BRIEF -
Please give back the listing exactly, without any of its pictures.

DATA TO EXAMINE -
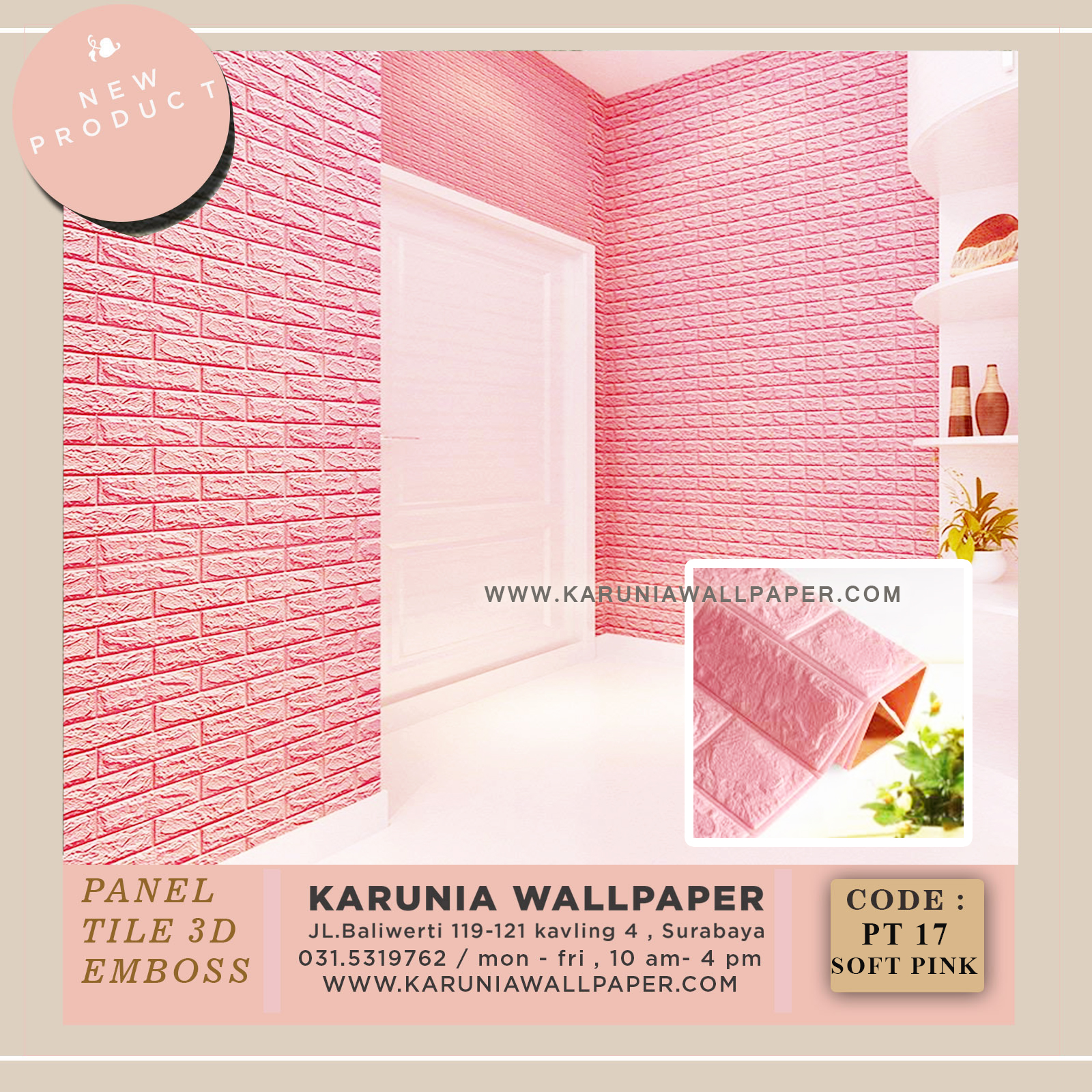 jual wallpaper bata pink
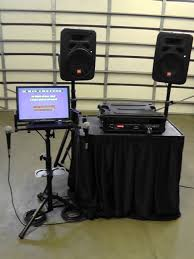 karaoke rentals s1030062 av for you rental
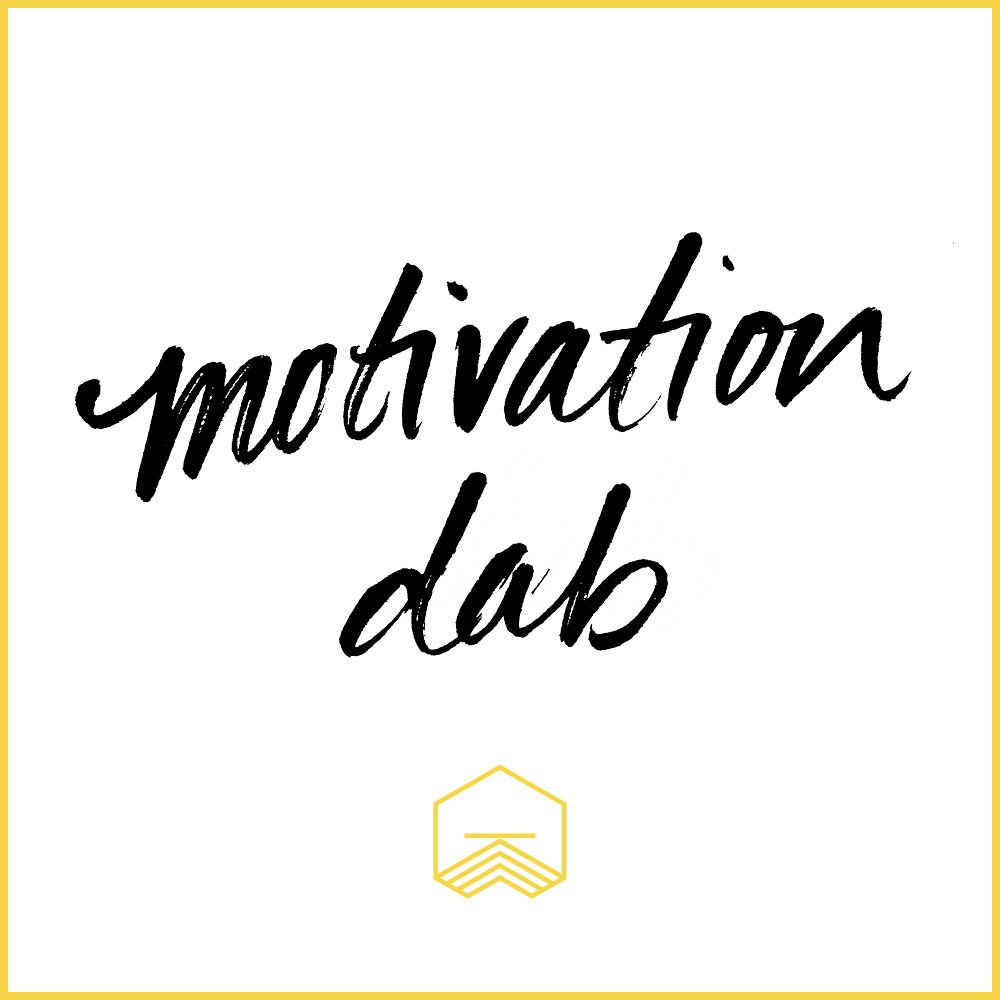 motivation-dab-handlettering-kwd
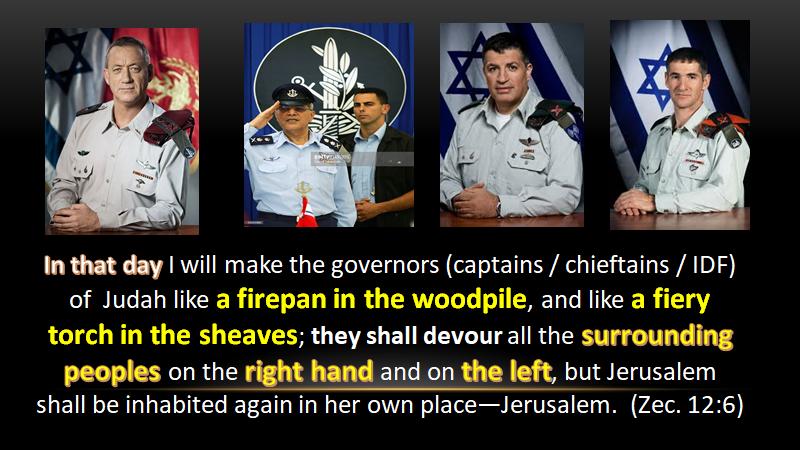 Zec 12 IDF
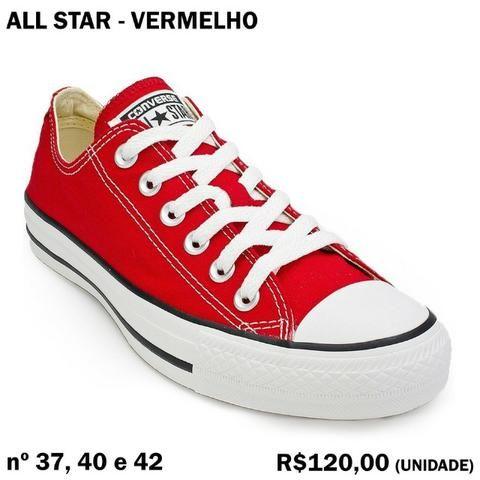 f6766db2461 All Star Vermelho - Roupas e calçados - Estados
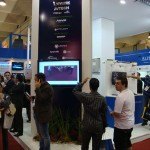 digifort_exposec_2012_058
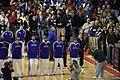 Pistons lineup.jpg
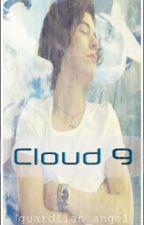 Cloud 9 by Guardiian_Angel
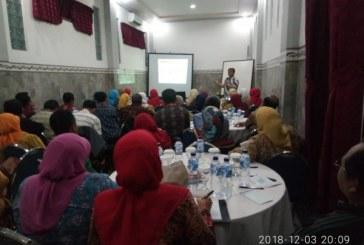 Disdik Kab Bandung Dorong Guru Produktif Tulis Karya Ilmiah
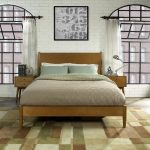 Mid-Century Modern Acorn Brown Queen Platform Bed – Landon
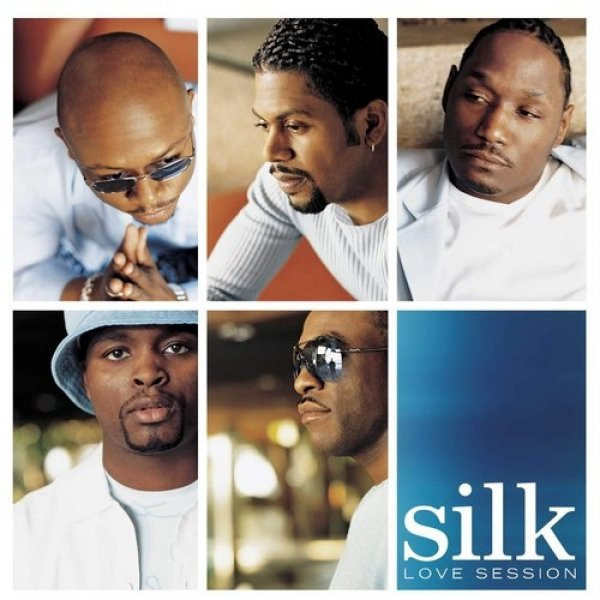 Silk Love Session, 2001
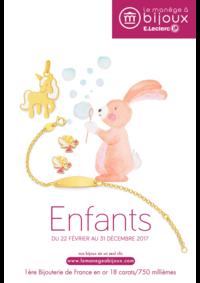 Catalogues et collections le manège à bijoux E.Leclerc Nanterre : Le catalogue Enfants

SOLUTION TO THE EXERCISE -
 jual wallpaper bata pink
 karaoke rentals s1030062 av for you rental
 motivation-dab-handlettering-kwd
 Zec 12 IDF
 f6766db2461 All Star Vermelho - Roupas e calçados - Estados
 digifort_exposec_2012_058
 Pistons lineup.jpg
 Cloud 9 by Guardiian_Angel
 Disdik Kab Bandung Dorong Guru Produktif Tulis Karya Ilmiah
 Mid-Century Modern Acorn Brown Queen Platform Bed – Landon
 Silk Love Session, 2001
 Catalogues et collections le manège à bijoux E.Leclerc Nanterre : Le catalogue Enfants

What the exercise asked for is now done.